> **Selected text**
※

How Watermarks Claim Ownership of Your Art
In this post we want to share about watermarks: what they are, their history and how you can use a watermark to claim ownership of your art.
I love paper.
I love the smell of it.
The tangy scent wafting from a newly opened ream of paper smells heavenly. I love the aroma of a used-bookstore crammed with musty old tomes.
And I love the feel of quality paper.
There’s no end to the variety of textures and colors of papers.
And an elegant watermark eclipses any other sign of quality paper? However, we hardly see them these days. In the past, most paper had watermarks (like really long ago, in the previous century), but over time they have disappeared from everyday life.
I’ve been picking up different pieces of paper I have around here and holding them up to the light, but not a one has a watermark. Now I’m curious. What is the story about watermarks?
Historically, what is a watermark?
First of all, if you’ve never seen a watermark on a piece of paper, it’s very important that you go to a stationer’s and check out a sample. Run your fingers over the surface. Do you feel something? Hold it up to the light. Do you see something like this?
Isn’t that an elegant feature on a piece of paper? Now, imagine a paper with your logo, your company name, or your special identification symbol.
The pictured sample is an affordable watermarked paper I use when I need fine paper for a memorial folder, for example. It’s also advertised as resume paper – a paper dressed to impress!
There’s another special quality of this paper. It comes packaged in a really satisfying way. It’s not slap-wrapped with some stenciled paper like a ream from a Big Box Store. You break a seal, then lift the lid of the box to extract your paper. A Real Box you can close and safely store the remaining papers you will use sparingly. These beautiful papers aren’t anything like the scraps you use for your grocery list.
How do watermarks claim ownership?
Today, watermarks are used as a symbol of prestige and the satisfaction of a quality paper that is exclusively one’s own. Some professions, however, like lawyers and bankers and presidents, use watermarks for security. A true watermark is proof of where and when the document was issued. Watermarks are indelible, and impressed into the wet pulp when the paper is manufactured.
A Private Watermark provides both security and authenticity.
Neenahpaper.com
- It cannot be removed, altered or duplicated.
- It’s a permanent part of the paper.
- It is an extension of your corporate image.
- It conveys confidence.
How is a watermark made?
Ever heard of a dandy roll? I know, I hadn’t either. Sounds like a yummy dinner roll.
Way back in 1826 a man named John Marshall was the Henry Ford of watermark producers. His dandy roll consisted of a light roller covered by a sort of window screening embossed with a pattern. While I won’t go into details about laid wires and chain wires, if you really need to know about that, Wikipedia explains it quite well. Wires press on the wet paper pulp, which then creates thinner paper where the wire pattern squeezes down. More light transmits through the thinner paper where the pattern is, thus giving this type of paper the term laid paper. Pretty dandy, right?
This is what the machine looks like, and its main idea hasn’t changed through the centuries.
Where should you place a watermark?

※

Records of spatial reasoning questions
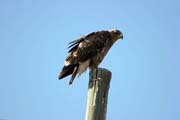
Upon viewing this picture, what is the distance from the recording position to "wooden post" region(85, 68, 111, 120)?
4.51 meters

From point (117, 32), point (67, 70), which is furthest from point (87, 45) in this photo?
point (117, 32)

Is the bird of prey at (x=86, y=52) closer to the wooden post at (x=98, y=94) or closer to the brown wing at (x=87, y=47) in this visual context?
the brown wing at (x=87, y=47)

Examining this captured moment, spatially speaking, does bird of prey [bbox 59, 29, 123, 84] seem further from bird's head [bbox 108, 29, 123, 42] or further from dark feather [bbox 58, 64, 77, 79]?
bird's head [bbox 108, 29, 123, 42]

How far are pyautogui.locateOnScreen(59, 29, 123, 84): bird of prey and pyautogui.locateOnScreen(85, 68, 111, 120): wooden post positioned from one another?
2.02 meters

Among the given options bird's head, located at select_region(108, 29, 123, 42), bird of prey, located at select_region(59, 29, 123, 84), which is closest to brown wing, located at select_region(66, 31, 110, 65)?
bird of prey, located at select_region(59, 29, 123, 84)

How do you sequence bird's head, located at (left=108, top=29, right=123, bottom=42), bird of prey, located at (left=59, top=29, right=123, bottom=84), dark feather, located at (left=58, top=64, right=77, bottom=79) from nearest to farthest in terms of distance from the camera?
dark feather, located at (left=58, top=64, right=77, bottom=79), bird of prey, located at (left=59, top=29, right=123, bottom=84), bird's head, located at (left=108, top=29, right=123, bottom=42)

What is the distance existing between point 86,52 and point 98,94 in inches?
137

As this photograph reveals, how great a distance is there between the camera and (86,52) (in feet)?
26.6

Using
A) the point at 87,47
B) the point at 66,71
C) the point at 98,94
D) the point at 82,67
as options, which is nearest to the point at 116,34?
the point at 87,47

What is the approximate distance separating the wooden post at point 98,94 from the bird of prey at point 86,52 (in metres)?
2.02

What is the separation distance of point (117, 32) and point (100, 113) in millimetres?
5850

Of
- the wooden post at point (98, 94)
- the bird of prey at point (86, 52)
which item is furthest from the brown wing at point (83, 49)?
the wooden post at point (98, 94)

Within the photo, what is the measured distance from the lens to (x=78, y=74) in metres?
7.73

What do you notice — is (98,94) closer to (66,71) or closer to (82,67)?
(66,71)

※

> **Exercise task**
Answer the following from the watermark article:
(a) In what year did John Marshall produce his dandy roll?
(b) Which professions does the article name as using watermarks for security?
(c) Besides its use for a memorial folder, what is the pictured sample paper also advertised as?
The data come from a source separate from the watermark article.

> **Reply to the task**
(a) 1826
(b) Lawyers, bankers and presidents
(c) Resume paper